(Extracted records)
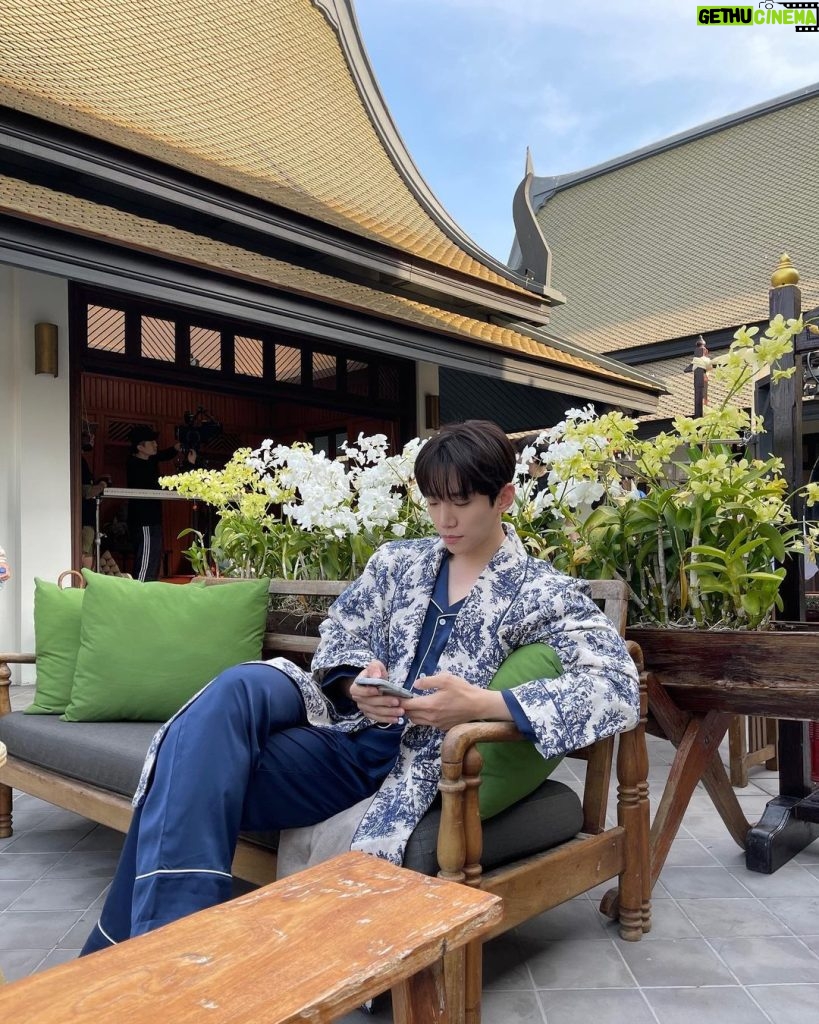 Lee Jun-ho Instagram - 태국에서의 3주 중 1주🤣 Siri Sala Private Thai Villa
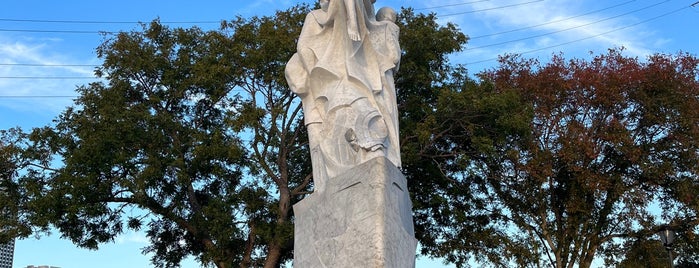 Monument To The Immigrant is one of New Orleans.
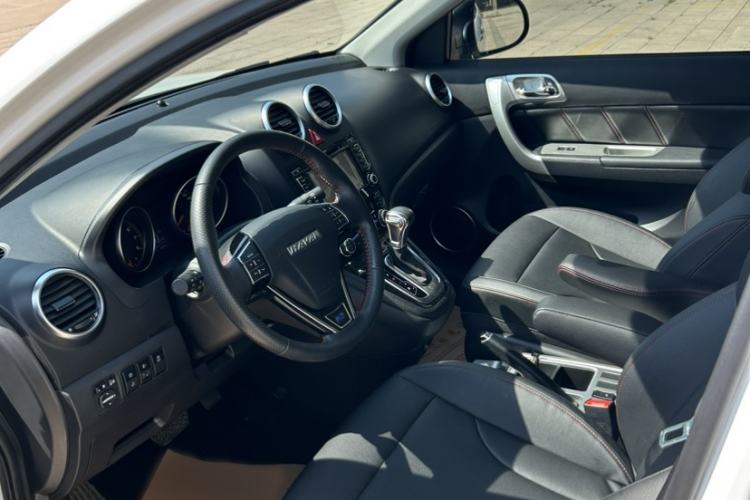 Used Haval H6 2017 Classic Edition 1.5T Automatic Two-Wheel Drive Urban Model Interior 3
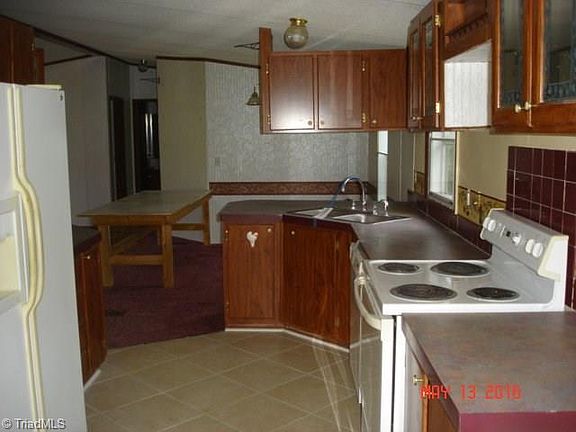 3rd image of 250 Steamboat Dr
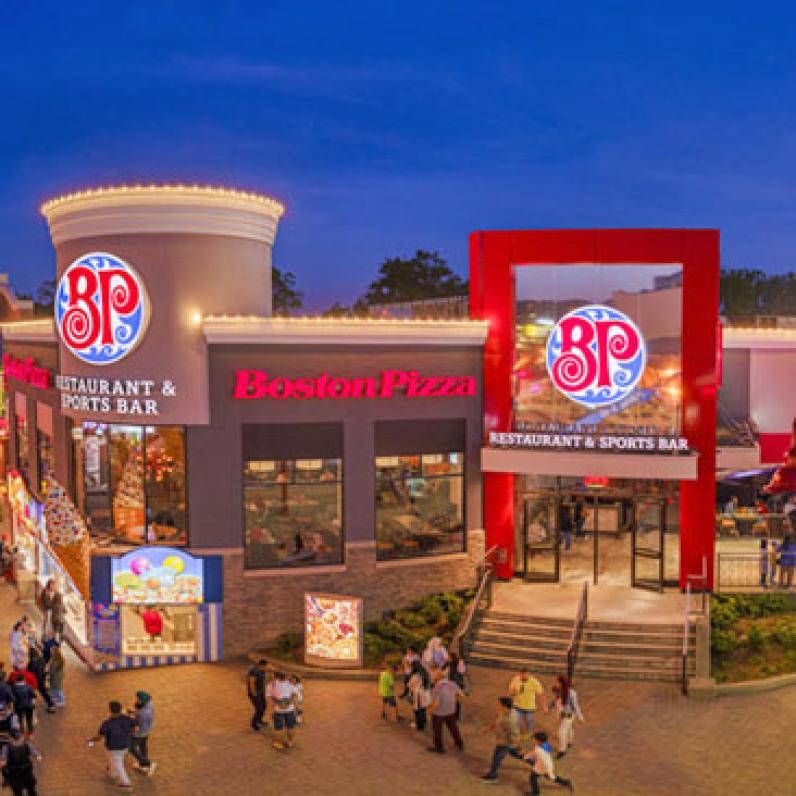 Boston Pizza Clifton Hill at Nighttime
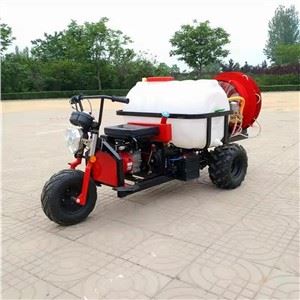 SELF DRIVE BOOM SPRAYER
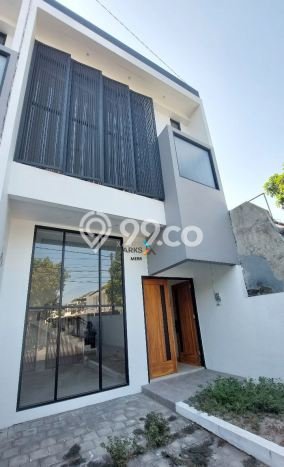 Rumah Strategis Minimalis Lb 130m2 di Rungkut, Surabaya Rumah Strategis Minimalis Lb 130m2 di Rungkut, Surabaya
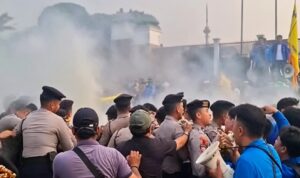 Doc. Massa aksi dari PB PMII dan aparat kepolisian terlibat aksi saling dorong saat demonstrasi di depan Gedung DPR RI, Jakarta, Senin (22/6/2026). Kericuhan terjadi ketika petugas melakukan tindakan pengamanan di lokasi unjuk rasa, sementara peserta aksi tetap bertahan menyampaikan aspirasi mereka. Situasi sempat memanas sebelum akhirnya dapat dikendalikan oleh aparat dan koordinator lapangan.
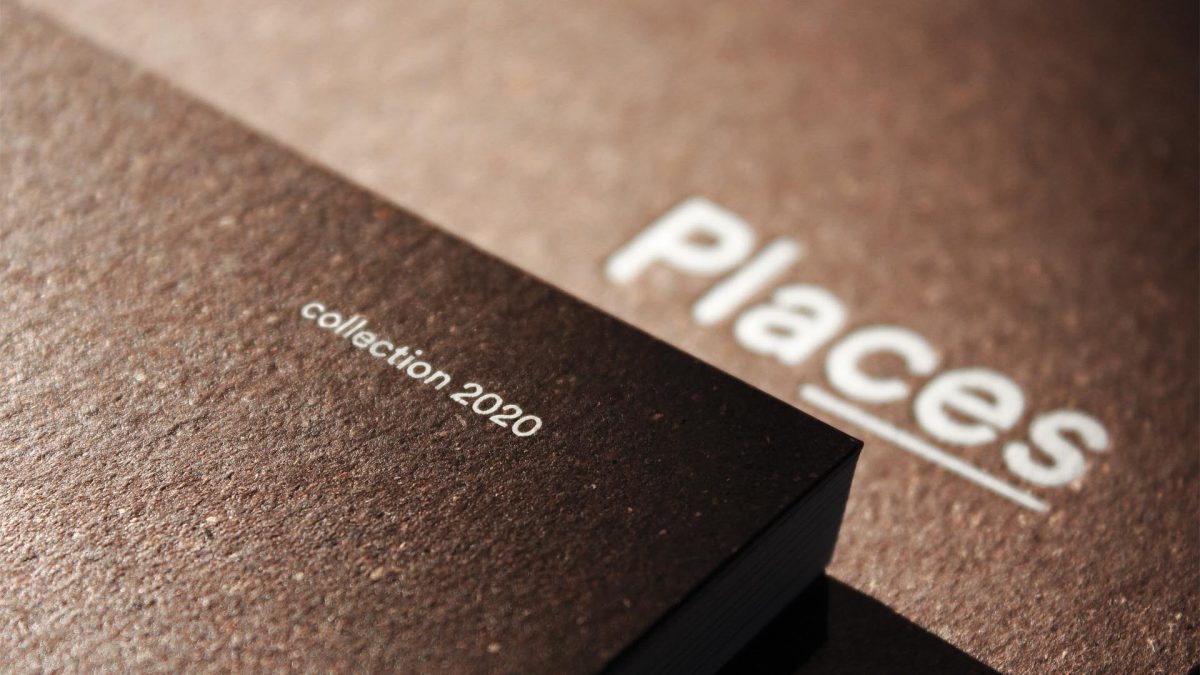 Foto di dettaglio della copertina di places 2020 con primo piano del testo collection 2020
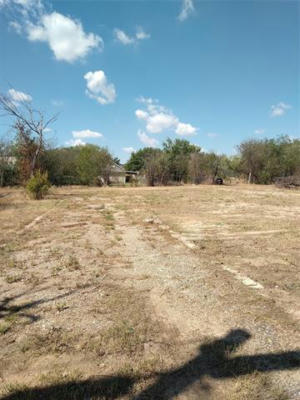 802 S NECHES ST, COLEMAN, TX 76834, photo 4 of 5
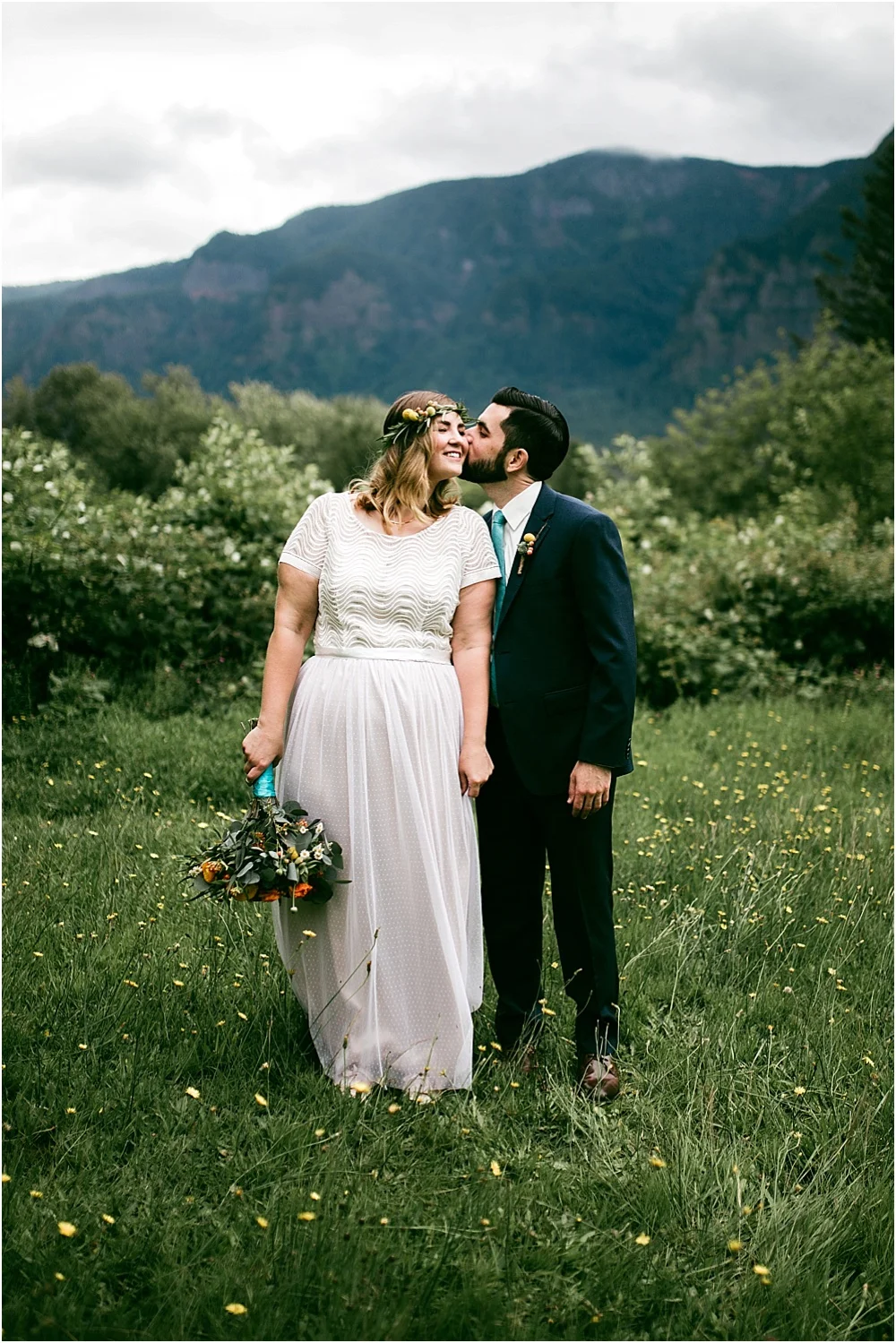 Heather + Robert :: Columbia Gorge Wedding :: Cape Horn Estate :: Stevenson, WA. ::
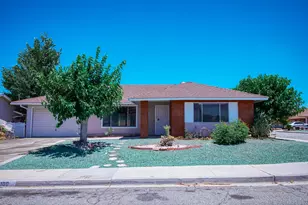 1100 W Westmont Ave, Hemet, CA 92543 - Photo 1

# Assignment:
Reproduce the listing above word for word, leaving out the pictures.

# Result of this task:
 Lee Jun-ho Instagram - 태국에서의 3주 중 1주🤣 Siri Sala Private Thai Villa
 Monument To The Immigrant is one of New Orleans.
 Used Haval H6 2017 Classic Edition 1.5T Automatic Two-Wheel Drive Urban Model Interior 3
 3rd image of 250 Steamboat Dr
 Boston Pizza Clifton Hill at Nighttime
 SELF DRIVE BOOM SPRAYER
 Rumah Strategis Minimalis Lb 130m2 di Rungkut, Surabaya Rumah Strategis Minimalis Lb 130m2 di Rungkut, Surabaya
 Doc. Massa aksi dari PB PMII dan aparat kepolisian terlibat aksi saling dorong saat demonstrasi di depan Gedung DPR RI, Jakarta, Senin (22/6/2026). Kericuhan terjadi ketika petugas melakukan tindakan pengamanan di lokasi unjuk rasa, sementara peserta aksi tetap bertahan menyampaikan aspirasi mereka. Situasi sempat memanas sebelum akhirnya dapat dikendalikan oleh aparat dan koordinator lapangan.
 Foto di dettaglio della copertina di places 2020 con primo piano del testo collection 2020
 802 S NECHES ST, COLEMAN, TX 76834, photo 4 of 5
 Heather + Robert :: Columbia Gorge Wedding :: Cape Horn Estate :: Stevenson, WA. ::
 1100 W Westmont Ave, Hemet, CA 92543 - Photo 1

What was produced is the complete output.